I actually started this post about a week ago and then never got around to finishing it. I'm finishing it tonight. Things have come to a head. Changes are going to be made. Even if I have to drag my husband kicking and screaming into the Century of the Fruitbat. (apologies to Pratchett)
I should have realized that there was going to be an eventual need for an intervention the first time we moved from one house to another. I was merrily going through the junk in the garage, relishing pruning all the unnecessary stuff from our lives when I came across a car radio that looked circa 1972. I shrugged and tossed it in the black garbage bag.
Bill saw me do this and dove in after it and cradling it protectively in his arms informed me, "You can't throw this out!"
"Why on earth not?"
"Because it might be useful someday!"
"Bill, it is an AM car radio it doesn't even have a tape deck. It is never going to be useful."
"It could be!"
"No, it won't. Now throw it back in the bag."
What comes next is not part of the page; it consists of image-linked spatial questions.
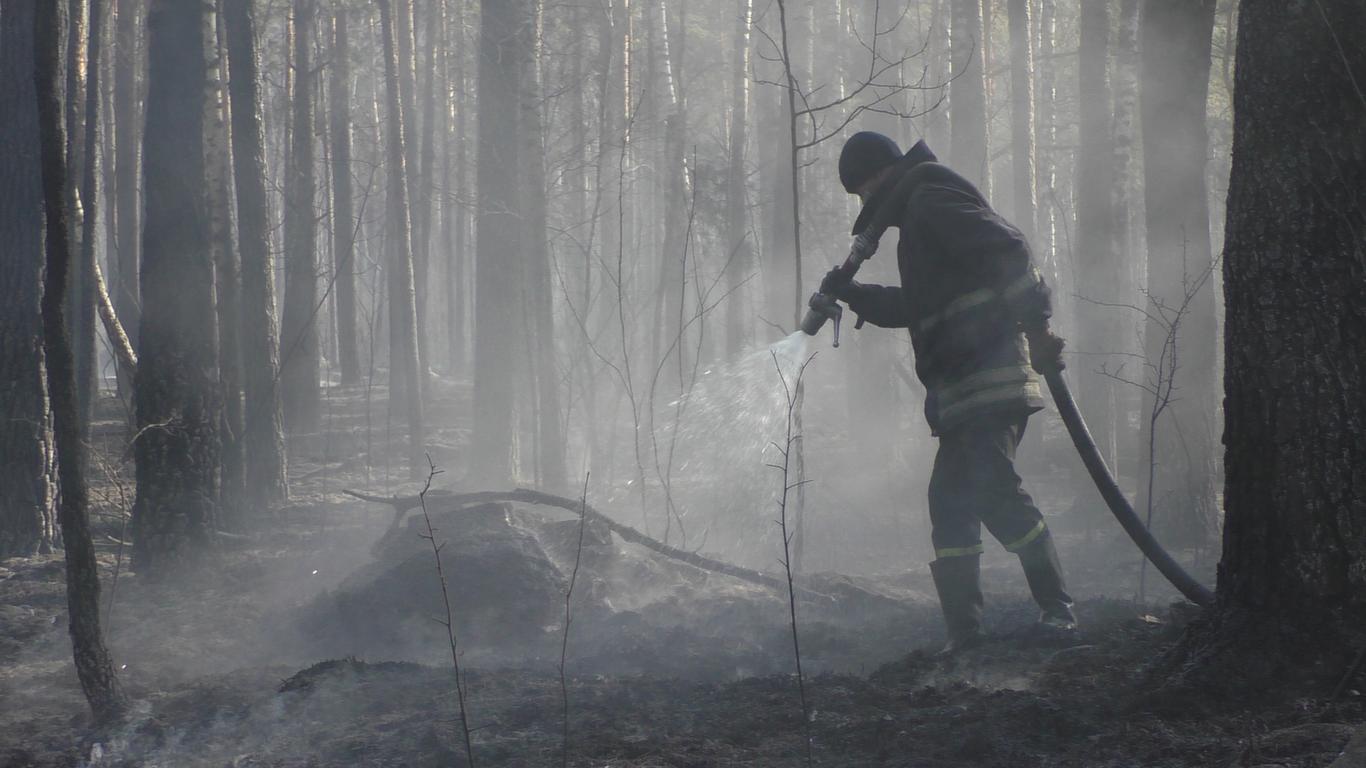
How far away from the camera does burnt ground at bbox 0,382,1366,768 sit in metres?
2.86

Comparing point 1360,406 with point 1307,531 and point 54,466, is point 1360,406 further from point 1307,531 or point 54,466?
point 54,466

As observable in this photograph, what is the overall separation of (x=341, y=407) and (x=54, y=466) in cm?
949

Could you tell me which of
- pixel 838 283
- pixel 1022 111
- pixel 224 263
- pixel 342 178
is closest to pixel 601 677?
pixel 838 283

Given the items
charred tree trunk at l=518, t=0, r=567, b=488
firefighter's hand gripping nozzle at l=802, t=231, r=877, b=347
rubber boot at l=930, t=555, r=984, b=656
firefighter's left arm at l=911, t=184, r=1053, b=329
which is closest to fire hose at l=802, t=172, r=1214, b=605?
firefighter's hand gripping nozzle at l=802, t=231, r=877, b=347

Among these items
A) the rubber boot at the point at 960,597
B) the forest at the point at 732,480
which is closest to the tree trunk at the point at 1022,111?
the forest at the point at 732,480

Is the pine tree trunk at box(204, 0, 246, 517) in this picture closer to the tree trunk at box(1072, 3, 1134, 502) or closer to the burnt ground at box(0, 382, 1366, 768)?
the burnt ground at box(0, 382, 1366, 768)

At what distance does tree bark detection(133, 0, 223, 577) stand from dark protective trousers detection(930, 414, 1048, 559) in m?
4.95

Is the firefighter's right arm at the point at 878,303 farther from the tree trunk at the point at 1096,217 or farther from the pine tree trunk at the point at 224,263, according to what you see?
the tree trunk at the point at 1096,217

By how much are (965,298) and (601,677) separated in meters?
2.24

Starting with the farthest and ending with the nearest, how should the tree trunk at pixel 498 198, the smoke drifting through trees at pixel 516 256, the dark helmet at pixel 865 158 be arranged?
the tree trunk at pixel 498 198 < the smoke drifting through trees at pixel 516 256 < the dark helmet at pixel 865 158

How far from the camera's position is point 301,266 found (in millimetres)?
12797

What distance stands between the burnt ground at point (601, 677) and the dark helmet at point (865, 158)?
2.12 metres

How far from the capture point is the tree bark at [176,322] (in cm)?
659

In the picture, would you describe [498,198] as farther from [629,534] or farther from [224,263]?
[629,534]
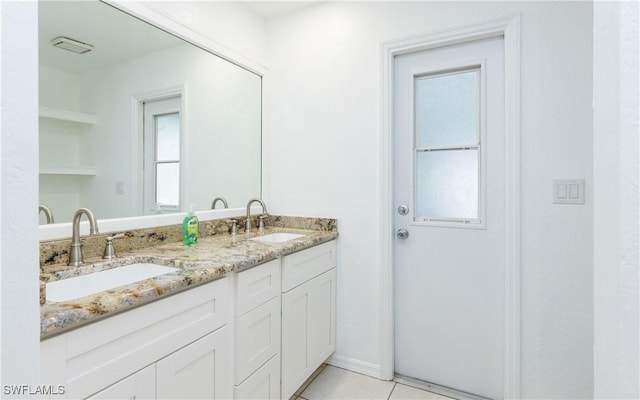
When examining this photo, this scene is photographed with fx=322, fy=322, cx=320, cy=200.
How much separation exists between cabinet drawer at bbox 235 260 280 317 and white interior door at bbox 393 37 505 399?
0.89m

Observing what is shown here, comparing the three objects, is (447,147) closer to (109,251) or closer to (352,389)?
(352,389)

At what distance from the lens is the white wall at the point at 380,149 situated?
1.62 meters

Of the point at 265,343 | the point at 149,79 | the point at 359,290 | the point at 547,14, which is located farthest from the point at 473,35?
the point at 265,343

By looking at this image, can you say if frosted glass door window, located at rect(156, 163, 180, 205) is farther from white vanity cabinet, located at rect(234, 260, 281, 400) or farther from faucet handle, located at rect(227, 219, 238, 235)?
white vanity cabinet, located at rect(234, 260, 281, 400)

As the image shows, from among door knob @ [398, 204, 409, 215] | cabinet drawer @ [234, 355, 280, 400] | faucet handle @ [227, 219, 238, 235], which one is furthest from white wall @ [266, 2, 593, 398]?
cabinet drawer @ [234, 355, 280, 400]

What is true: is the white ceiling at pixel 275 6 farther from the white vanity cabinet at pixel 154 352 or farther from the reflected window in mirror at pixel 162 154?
the white vanity cabinet at pixel 154 352

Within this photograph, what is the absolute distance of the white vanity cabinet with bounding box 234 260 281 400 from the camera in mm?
1349

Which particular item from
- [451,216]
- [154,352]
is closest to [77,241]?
[154,352]

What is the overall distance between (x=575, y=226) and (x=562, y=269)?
0.23 m

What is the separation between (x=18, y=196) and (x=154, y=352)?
2.62ft

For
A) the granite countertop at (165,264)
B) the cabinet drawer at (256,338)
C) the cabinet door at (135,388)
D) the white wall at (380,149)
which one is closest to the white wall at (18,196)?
the granite countertop at (165,264)

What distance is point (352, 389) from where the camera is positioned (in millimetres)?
1941

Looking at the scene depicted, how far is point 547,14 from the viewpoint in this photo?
166cm

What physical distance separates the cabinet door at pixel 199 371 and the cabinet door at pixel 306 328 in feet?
1.38
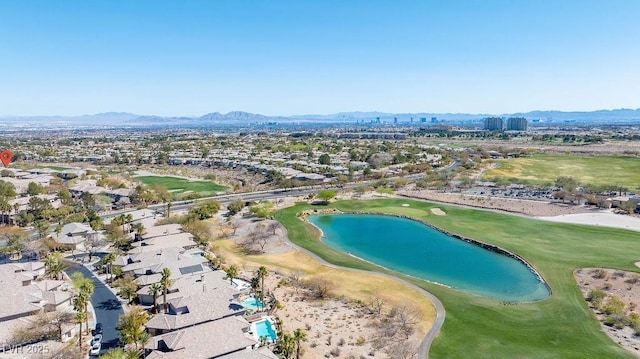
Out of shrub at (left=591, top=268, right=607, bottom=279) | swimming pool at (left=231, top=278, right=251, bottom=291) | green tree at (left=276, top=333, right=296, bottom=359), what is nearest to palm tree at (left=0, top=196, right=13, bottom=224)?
swimming pool at (left=231, top=278, right=251, bottom=291)

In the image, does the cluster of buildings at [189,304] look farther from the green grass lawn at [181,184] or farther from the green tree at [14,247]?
the green grass lawn at [181,184]

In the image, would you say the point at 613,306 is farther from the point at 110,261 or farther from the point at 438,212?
the point at 110,261

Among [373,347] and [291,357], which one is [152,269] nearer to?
[291,357]

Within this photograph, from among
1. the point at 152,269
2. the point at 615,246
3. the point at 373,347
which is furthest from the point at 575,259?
the point at 152,269

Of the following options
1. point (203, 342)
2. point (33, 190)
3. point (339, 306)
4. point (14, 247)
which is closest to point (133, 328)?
point (203, 342)

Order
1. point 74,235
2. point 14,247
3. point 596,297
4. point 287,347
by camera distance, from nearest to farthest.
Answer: point 287,347 < point 596,297 < point 14,247 < point 74,235

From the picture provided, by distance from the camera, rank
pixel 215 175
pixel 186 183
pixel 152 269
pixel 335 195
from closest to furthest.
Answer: pixel 152 269
pixel 335 195
pixel 186 183
pixel 215 175

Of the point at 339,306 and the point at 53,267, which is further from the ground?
the point at 53,267

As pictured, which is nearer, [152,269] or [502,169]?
[152,269]
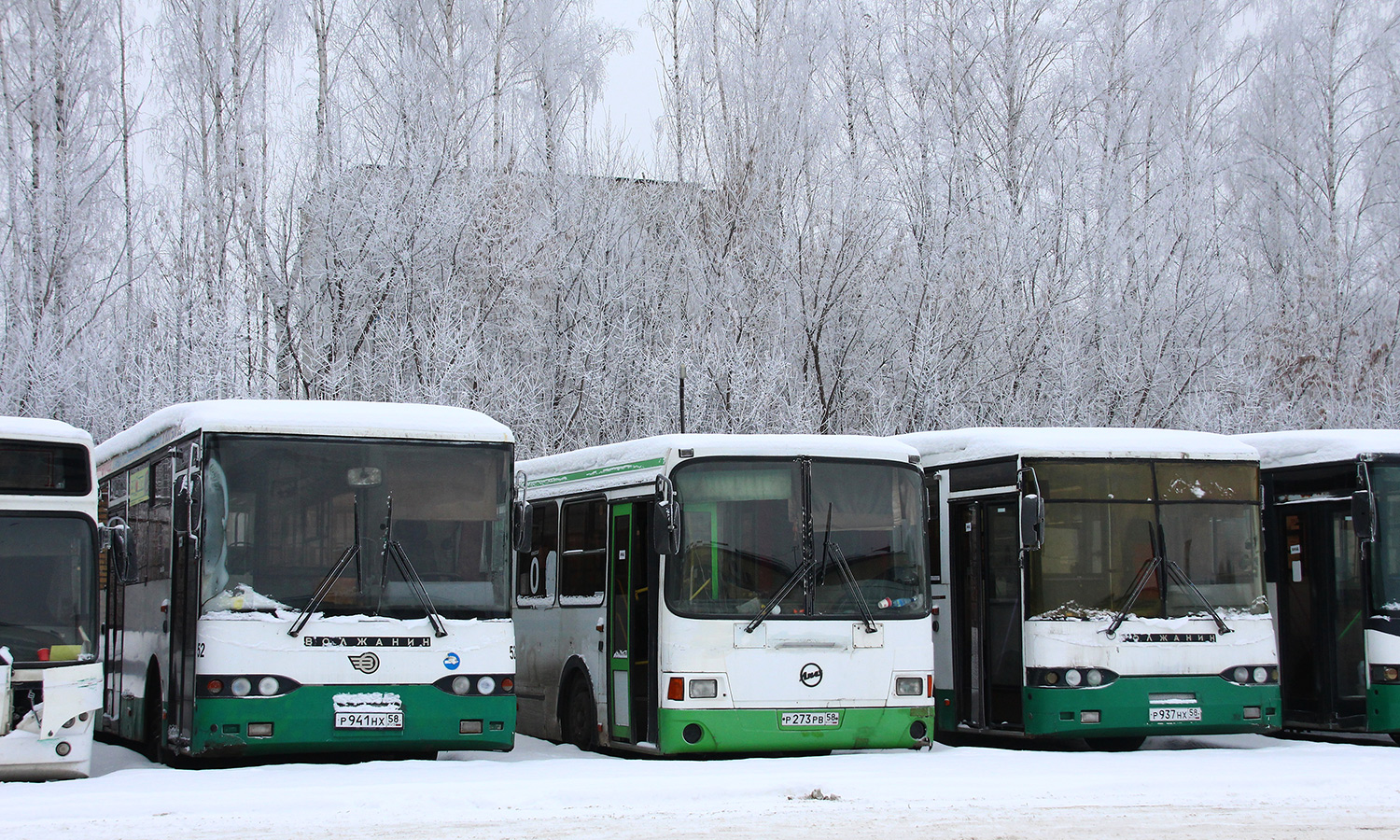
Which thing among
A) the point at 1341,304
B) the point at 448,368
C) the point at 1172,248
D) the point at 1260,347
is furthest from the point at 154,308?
the point at 1341,304

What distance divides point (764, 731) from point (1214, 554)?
4465mm

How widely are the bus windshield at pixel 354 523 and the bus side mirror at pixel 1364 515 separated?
298 inches

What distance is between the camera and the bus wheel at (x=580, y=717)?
578 inches

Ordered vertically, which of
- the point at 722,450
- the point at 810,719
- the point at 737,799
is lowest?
the point at 737,799

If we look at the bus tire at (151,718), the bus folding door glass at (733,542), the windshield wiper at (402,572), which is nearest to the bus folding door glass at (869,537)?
the bus folding door glass at (733,542)

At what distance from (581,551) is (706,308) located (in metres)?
14.0

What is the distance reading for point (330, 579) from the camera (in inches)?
484

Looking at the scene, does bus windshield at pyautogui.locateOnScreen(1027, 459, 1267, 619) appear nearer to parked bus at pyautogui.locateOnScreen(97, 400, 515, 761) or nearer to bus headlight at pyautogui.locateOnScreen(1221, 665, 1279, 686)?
bus headlight at pyautogui.locateOnScreen(1221, 665, 1279, 686)

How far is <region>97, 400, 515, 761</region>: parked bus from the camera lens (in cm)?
1205

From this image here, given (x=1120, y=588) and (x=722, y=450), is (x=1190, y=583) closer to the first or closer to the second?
(x=1120, y=588)

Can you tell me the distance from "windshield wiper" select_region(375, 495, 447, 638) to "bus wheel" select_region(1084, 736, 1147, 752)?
6.70 m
Long story short, he refused. It now resides deep in the recesses of our white wooden shed where I am afraid to go lest something he saved has suddenly gained sentience and it attacks me because it knows if I had my way it would be in a land fill.
Years have passed since then. The house we live in now has lots of storage space. Had lots of storage space, I should say. It doesn't have any now. Now what it has is storage pregnancy. The closets are gravid and full. I'm quite certain, after a couple of rum and cokes and an attempt to find something in some closet or another, that there are things breeding with other things in there.
How else do you explain the little twirly things made of metal that show up in my kitchen drawers that I certainly never bought and whose only purpose seems to be jamming the drawer shut? Hmmm?
At any rate, I should out myself here, as well. While I am exposing my husband's foibles it is only fair to point out that I am a slob. I don't notice clutter. I never have. This combined with the fact that my husband is a collector and not a slob makes for some really stupid fights.
"Where did you put my stuff?!?!"
"The stuff I left on the desk!"
"Oh, I put it away. It was looking messy."
"There's no need to get all pissy. It's in the drawer in the corner table."
"I've been looking for it all day! If you didn't have so much crap crammed into every drawer and closet I might have found it!"
"Well at least I put my stuff away!"
Things tend to get worse from there.
So, that is where we are today. There are boxes and piles of his stuff in every available storage space. He also keeps trying to store his bits of paper on my bookshelves. I won't allow that. The bookshelves are mine and the one thing I keep free of clutter because I like to be able to browse my books without having to move stuff out of the way.
He claims the fact I own all these books and won't throw any of them out is the same thing as his collection of bit, pieces and obsolete machinery. It isn't. I actually use my books. So there.
Tonight I am in our bedroom closet trying to find some old correspondence from my grandmother to my grandfather for another blog post and I tug on a box and something wobbles up there in the dark, shifts, plummets towards me and only fails to bash my head in because I am quick. I lept sideways into a box of old magazines that he keeps around in case he needs artistic inspiration (he's never looked at them since they went in there) and was clipped on the shoulder by, wait for it, a VCR.
This may not seem too odd since I'm sure there are other people out there who have them lurking in a closet. But this VCR was a Betamax. That's right, a 30 year old Betamax. That I know I threw out once because we had a "discussion" about it. He apparently rescued it on the sly and hid it up on the small shelf in our closet where I never go. It doesn't even work.
Do me a favor, please, and don't tell me how it is a museum piece and I should keep it for nostalgic reasons. I'll get enough of that from him.
I'm calling Empire Waste Management tomorrow. I'm hiring a dumpster for the weekend. The junk is going. Whenever I start to weaken when he looks at me with tears in his big brown eyes, and tries to save something no one but him would want, I will remember that his collection almost killed me tonight.
I'll let you know how it goes. Right now I am going to go get some more ice for my shoulder. It hurts.